I sighed and passed him the empty, accepting another from him when the driver pulled up to the house. “You’re coming in?” I asked hopefully.
“Yes,” he said, opening the door for me. “I’ll walk the house and grounds and along where the attack took place, in case I can pick up some traces of magic. And then I’ll take you back to the Eighth.”
I slanted a look at my partner. “You going out into the rain after your weapons and your pretty flip-flops?” I tilted my gaze to Bruiser. “You should see the flops. Purple with pink flowers and bling. Eli looked so pretty in them.”
Eli gave me a long-suffering sigh and stepped out, disappearing into the rain.
“Thongs?” Bruiser asked me.
“Yep. Deon made them for me. Eli was wearing them when the cops came up.”
“Oh. Dear God.”
* * *
Bruiser walked the house, starting in the living room with Alex, while I showered and dressed and put on some lipstick. Since I had looked so bedraggled before, I went for classic style and dance shoes, in all black. Black undies, black sheath on my thigh with a short-bladed vamp-killer, black shirt, black jacket, and black dress slacks with false pockets where I could get to my blades. Some of the new stakes went into my bun, the ones with the stylized feather and the initials YS burned into the handle. According to Alex, we were getting famous within a subculture of vamp fans, and owning an authentic vampire-hunting stake from us was becoming the height of fashion among them. So the Kid had designed one, had had them made, and posted them on yellowrocksecurities.com for sale. People were buying them, which was just strange.

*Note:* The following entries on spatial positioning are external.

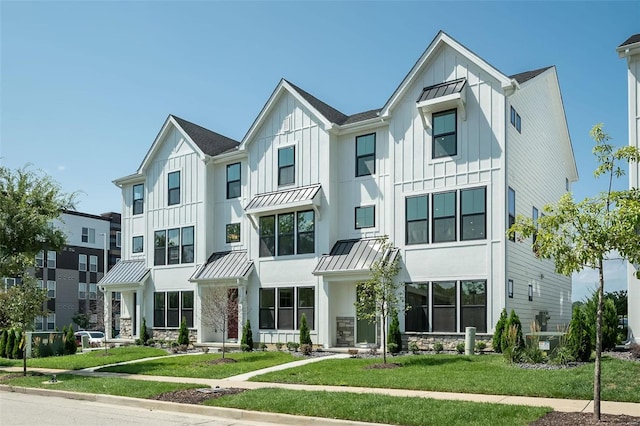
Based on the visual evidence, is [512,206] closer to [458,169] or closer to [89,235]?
[458,169]

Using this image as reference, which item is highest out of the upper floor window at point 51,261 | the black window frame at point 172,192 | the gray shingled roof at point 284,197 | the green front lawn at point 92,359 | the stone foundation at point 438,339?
the black window frame at point 172,192

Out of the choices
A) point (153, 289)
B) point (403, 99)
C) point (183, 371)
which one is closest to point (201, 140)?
point (153, 289)

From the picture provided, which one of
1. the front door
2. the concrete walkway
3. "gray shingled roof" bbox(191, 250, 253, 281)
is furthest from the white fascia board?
the concrete walkway

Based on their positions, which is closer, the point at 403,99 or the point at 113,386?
the point at 113,386

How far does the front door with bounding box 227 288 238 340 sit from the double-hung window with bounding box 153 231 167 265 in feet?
17.5

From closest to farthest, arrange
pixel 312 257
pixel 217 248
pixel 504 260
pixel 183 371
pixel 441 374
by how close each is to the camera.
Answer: pixel 441 374, pixel 183 371, pixel 504 260, pixel 312 257, pixel 217 248

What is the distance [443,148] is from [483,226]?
3.27 meters

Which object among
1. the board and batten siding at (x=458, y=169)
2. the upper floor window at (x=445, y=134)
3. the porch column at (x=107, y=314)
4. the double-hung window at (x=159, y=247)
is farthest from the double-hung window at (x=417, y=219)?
the porch column at (x=107, y=314)

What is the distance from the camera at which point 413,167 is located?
2380cm

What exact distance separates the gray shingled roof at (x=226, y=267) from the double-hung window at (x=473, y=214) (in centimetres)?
1010

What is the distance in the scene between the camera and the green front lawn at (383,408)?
10891 mm

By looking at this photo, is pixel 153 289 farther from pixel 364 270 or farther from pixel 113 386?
pixel 113 386

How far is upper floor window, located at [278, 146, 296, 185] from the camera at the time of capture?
89.9 ft

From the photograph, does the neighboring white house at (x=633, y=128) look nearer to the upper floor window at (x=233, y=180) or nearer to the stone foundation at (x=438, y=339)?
the stone foundation at (x=438, y=339)
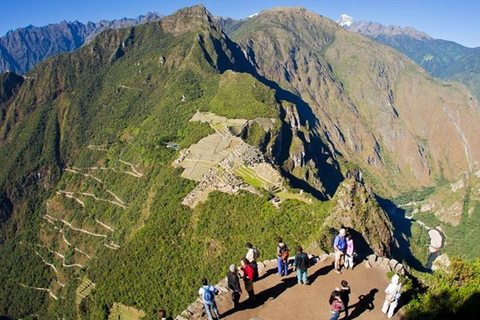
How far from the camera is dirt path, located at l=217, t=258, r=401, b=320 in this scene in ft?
84.6

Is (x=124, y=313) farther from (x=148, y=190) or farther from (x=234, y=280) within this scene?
(x=234, y=280)

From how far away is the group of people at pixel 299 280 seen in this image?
922 inches

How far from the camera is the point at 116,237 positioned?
344 feet

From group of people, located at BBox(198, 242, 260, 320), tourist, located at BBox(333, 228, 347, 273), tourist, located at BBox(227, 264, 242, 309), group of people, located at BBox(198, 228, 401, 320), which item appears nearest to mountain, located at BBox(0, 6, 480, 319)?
tourist, located at BBox(333, 228, 347, 273)

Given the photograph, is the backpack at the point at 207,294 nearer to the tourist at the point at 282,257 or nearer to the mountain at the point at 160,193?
the tourist at the point at 282,257

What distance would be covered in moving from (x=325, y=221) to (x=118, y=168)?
314ft

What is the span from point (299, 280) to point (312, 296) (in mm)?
1343

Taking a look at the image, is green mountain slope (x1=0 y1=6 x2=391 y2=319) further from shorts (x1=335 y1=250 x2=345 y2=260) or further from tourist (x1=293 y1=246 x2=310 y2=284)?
tourist (x1=293 y1=246 x2=310 y2=284)

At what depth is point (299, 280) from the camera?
92.1ft

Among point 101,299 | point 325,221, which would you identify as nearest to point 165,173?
point 101,299

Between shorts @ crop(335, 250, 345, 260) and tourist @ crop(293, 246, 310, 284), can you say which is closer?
tourist @ crop(293, 246, 310, 284)

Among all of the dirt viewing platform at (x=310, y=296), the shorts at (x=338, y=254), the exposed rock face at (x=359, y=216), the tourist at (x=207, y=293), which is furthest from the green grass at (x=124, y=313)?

I stuck four stakes in my hair and let them fan out like decorative hair thingies that geishas might have worn. As I dressed, I replayed the last hours in my mind, the witches, the magics, the smells, the rain . . . There was something in all the events that tied them together. Something familiar that I was missing. I needed to figure out who the witches were, what they wanted, and . . .
And I didn’t have time for all this. The Witch Conclave was this coming weekend, and as Leo’s Enforcer, I had vamp security measures to attend to. Yellowrock Securities was responsible for other security measures—the ones at the conclave site itself, the Elms Mansion and Gardens. Unless the conclave was what the attacking witches were trying to prevent or disrupt, they understood that taking me out would put a hitch in the security for the event. Or maybe they thought that the Everhart-Truebloods were at the house. My friends weren’t arriving until later, and once they got here, the house would be warded.
So maybe the witches were getting the lay of the land, so to speak, for a future attack against the Truebloods. There was a known faction of witches who wanted the Witch Conclave to go away, so maybe that was it. Though so far, the small groups of dissatisfied witches hadn’t caused any problems except heavy rhetoric in the news media and on social media—and among hate groups, of course.
I heard the shower come on upstairs, Eli’s usual minute and a half of luxury. I stepped into dancing shoes and buckled the straps, ready for the cops. Moments later, we were bundled back into the limo and comparing stories. Not that we needed to make up anything or had anything to hide, but it was wise to make sure we both had seen the same things. It kept questions and suspicion to a minimum.